Having catered big events for years, shifting gears to food delivery wasn’t hard for Jimton. “It wasn’t difficult because all we did was scale down. We were used to big numbers, but now we had to bring it down to one person.”

But the means for delivery posed a challenge for the foodpreneur who’d been using his car. This proved expensive as fueling the vehicle ate into any profits the business would make. “With my staff at home, (I’d get) one order and deliver. I discovered that doing small deliveries for small packages was consuming a bit of fuel, so we acquired two motorbikes, branded them, and that cut down the delivery cost.”

To market My Good Food Network, the new venture piggybacked on the success of Havey Star and its clients. Then Jimton used the catering space for the delivery business. But when the Government eased lockdown regulations and people returned to work, the foodpreneur decided to use the premises, which was big enough, to run the two businesses.

Things began looking up when the lockdown was lifted. At the onset of Covid-19, Havey Star’s clientele dwindled to a point where Jimton only catered for a maximum of 30 people. “Now numbers have gone back up, and we can see business flowing back. In the recent past, I think we cooked for 1,000 people in an event.”

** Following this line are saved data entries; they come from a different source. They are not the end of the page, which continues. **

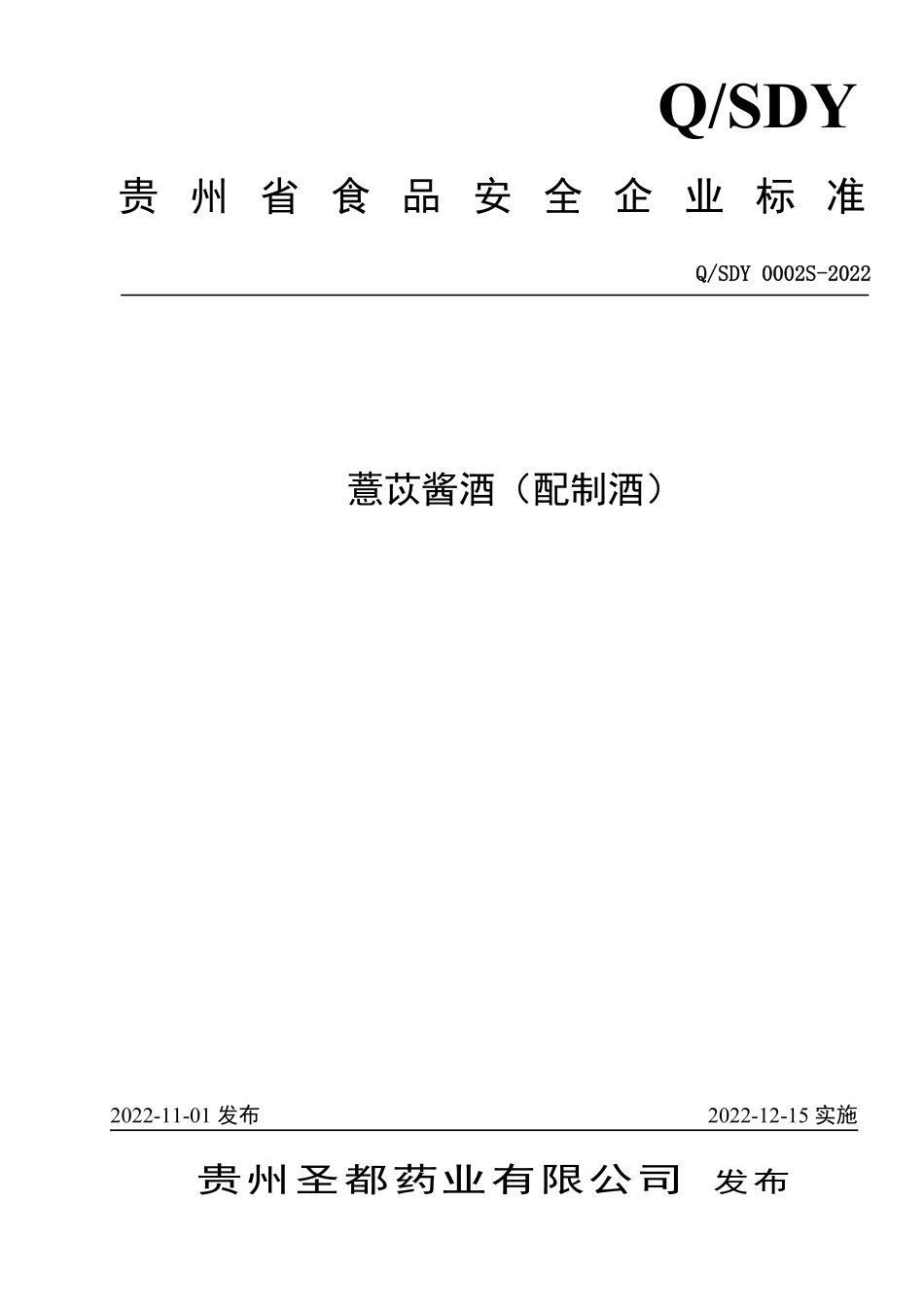 Q/SDY

贵州省食品安全企业标准

Q/SDY 0002S-2022

薏苡酱酒（配制酒）

2022-11-01 发布

2022-12-15 实施

贵州圣都药业有限公司 发布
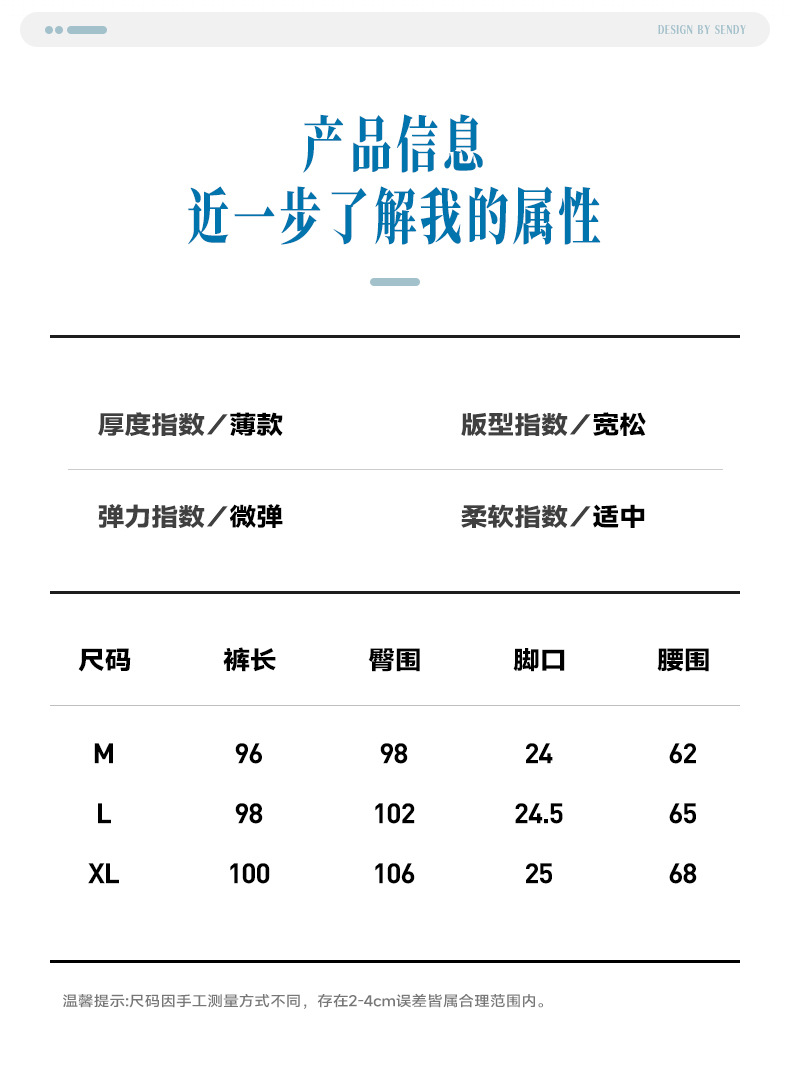 DESIGN BY SENDY

产品信息
近一步了解我的属性

厚度指数／薄款
版型指数／宽松

弹力指数／微弹
柔软指数／适中

| 尺码 | 裤长 | 臀围 | 脚口 | 腰围 |
|---|---|---|---|---|
| M | 96 | 98 | 24 | 62 |
| L | 98 | 102 | 24.5 | 65 |
| XL | 100 | 106 | 25 | 68 |

温馨提示:尺码因手工测量方式不同，存在2-4cm误差皆属合理范围内。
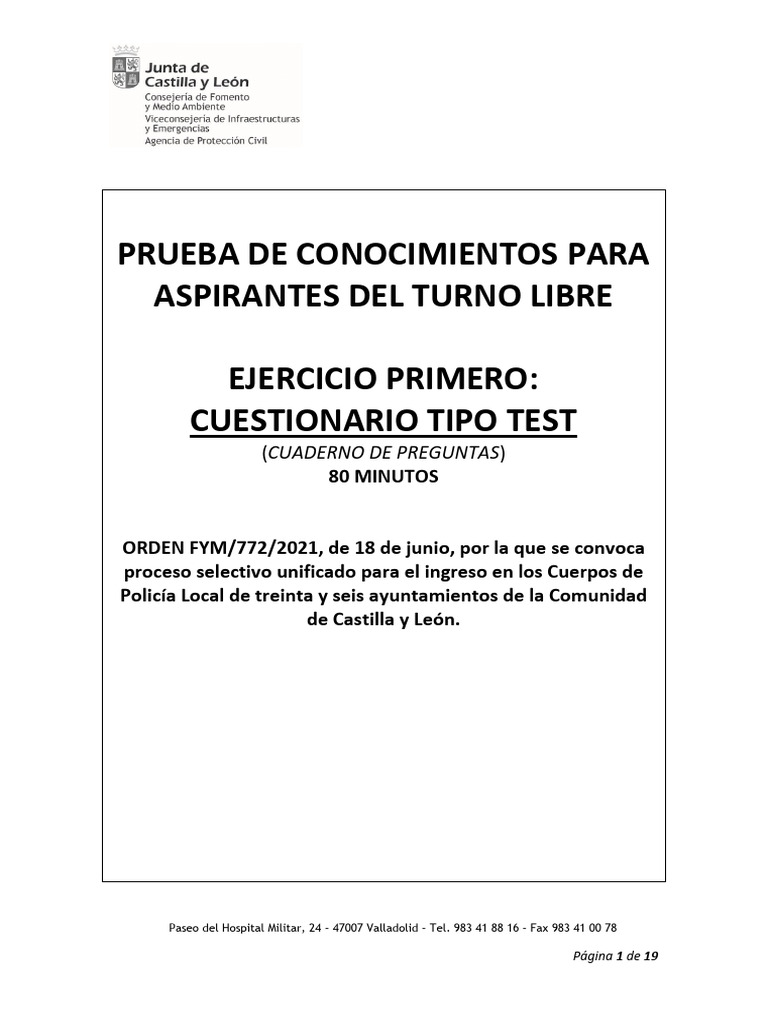 Junta de Castilla y León
Consejería de Fomento y Medio Ambiente
Viceconsejería de Infraestructuras y Emergencias
Agencia de Protección Civil

PRUEBA DE CONOCIMIENTOS PARA ASPIRANTES DEL TURNO LIBRE

EJERCICIO PRIMERO:
CUESTIONARIO TIPO TEST
(CUADERNO DE PREGUNTAS)
80 MINUTOS

ORDEN FYM/772/2021, de 18 de junio, por la que se convoca proceso selectivo unificado para el ingreso en los Cuerpos de Policía Local de treinta y seis ayuntamientos de la Comunidad de Castilla y León.

Paseo del Hospital Militar, 24 – 47007 Valladolid – Tel. 983 41 88 16 – Fax 983 41 00 78

Página 1 de 19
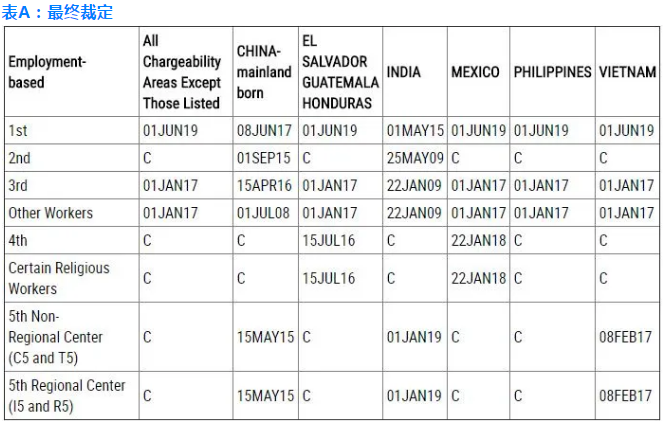 表A：最终裁定

| Employment-based | All Chargeability Areas Except Those Listed | CHINA-mainland born | EL SALVADOR GUATEMALA HONDURAS | INDIA | MEXICO | PHILIPPINES | VIETNAM |
|---|---|---|---|---|---|---|---|
| 1st | 01JUN19 | 08JUN17 | 01JUN19 | 01MAY15 | 01JUN19 | 01JUN19 | 01JUN19 |
| 2nd | C | 01SEP15 | C | 25MAY09 | C | C | C |
| 3rd | 01JAN17 | 15APR16 | 01JAN17 | 22JAN09 | 01JAN17 | 01JAN17 | 01JAN17 |
| Other Workers | 01JAN17 | 01JUL08 | 01JAN17 | 22JAN09 | 01JAN17 | 01JAN17 | 01JAN17 |
| 4th | C | C | 15JUL16 | C | 22JAN18 | C | C |
| Certain Religious Workers | C | C | 15JUL16 | C | 22JAN18 | C | C |
| 5th Non-Regional Center (C5 and T5) | C | 15MAY15 | C | 01JAN19 | C | C | 08FEB17 |
| 5th Regional Center (I5 and R5) | C | 15MAY15 | C | 01JAN19 | C | C | 08FEB17 |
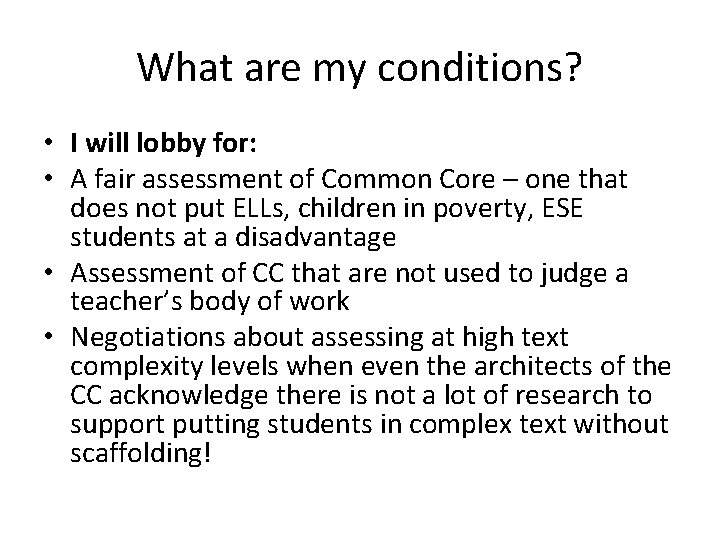 What are my conditions?

• I will lobby for:
• A fair assessment of Common Core – one that does not put ELLs, children in poverty, ESE students at a disadvantage
• Assessment of CC that are not used to judge a teacher's body of work
• Negotiations about assessing at high text complexity levels when even the architects of the CC acknowledge there is not a lot of research to support putting students in complex text without scaffolding!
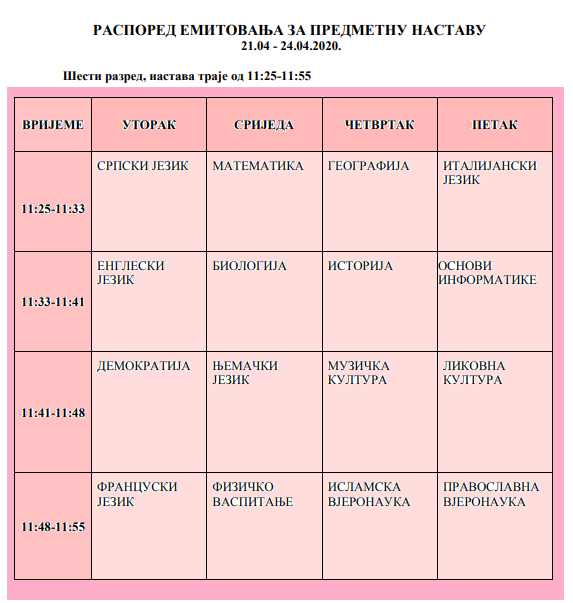 РАСПОРЕД ЕМИТОВАЊА ЗА ПРЕДМЕТНУ НАСТАВУ
21.04 - 24.04.2020.

Шести разред, настава траје од 11:25-11:55

| ВРИЈЕМЕ | УТОРАК | СРИЈЕДА | ЧЕТВРТАК | ПЕТАК |
|---|---|---|---|---|
| 11:25-11:33 | СРПСКИ ЈЕЗИК | МАТЕМАТИКА | ГЕОГРАФИЈА | ИТАЛИЈАНСКИ ЈЕЗИК |
| 11:33-11:41 | ЕНГЛЕСКИ ЈЕЗИК | БИОЛОГИЈА | ИСТОРИЈА | ОСНОВИ ИНФОРМАТИКЕ |
| 11:41-11:48 | ДЕМОКРАТИЈА | ЊЕМАЧКИ ЈЕЗИК | МУЗИЧКА КУЛТУРА | ЛИКОВНА КУЛТУРА |
| 11:48-11:55 | ФРАНЦУСКИ ЈЕЗИК | ФИЗИЧКО ВАСПИТАЊЕ | ИСЛАМСКА ВЈЕРОНАУКА | ПРАВОСЛАВНА ВЈЕРОНАУКА |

Business is booming now and Jimton has gone back to catering for large numbers of people.

With a staff of 10, Jimton ensures that he adheres to restaurant standards. His food and hygiene certificate is current, and he follows protocols set by the Ministry of Health and the County Government.

Having learned to cook from his mother, Jimton shares his passion for food with his two daughters. His firstborn has also developed an interest in baking. When the two close school for the holidays, the foodpreneur takes them along when he’s catering an event. “Sometimes, I meet a client with them so that they can see what it takes for me to get a deal. Sometimes I like them sitting there so that they learn a value – that it doesn’t come easy…when they see dad with some little money; it didn’t come on a silver platter, and there was work done.”

But what does the future hold for the foodpreneur? “We are looking at expanding because the demand has increased. (This means) increasing our staff base, and getting more motorbikes to do more deliveries. We are getting inquiries from offices that don’t want food cooked within their facilities. That’s the new frontier we are looking at.”

And for those interested in venturing into the food business, Jimton advises that one should have a vision as that will keep you going when things get tough. “Corona was a tough season for us. Things shut down in one go. We had things we’d already bought – our home store was filled with groceries, so we had to think on our feet. The food business is very sensitive. The standards for food are unlike other things you can deliver. Food is very time conscious; you have to be very time conscious.”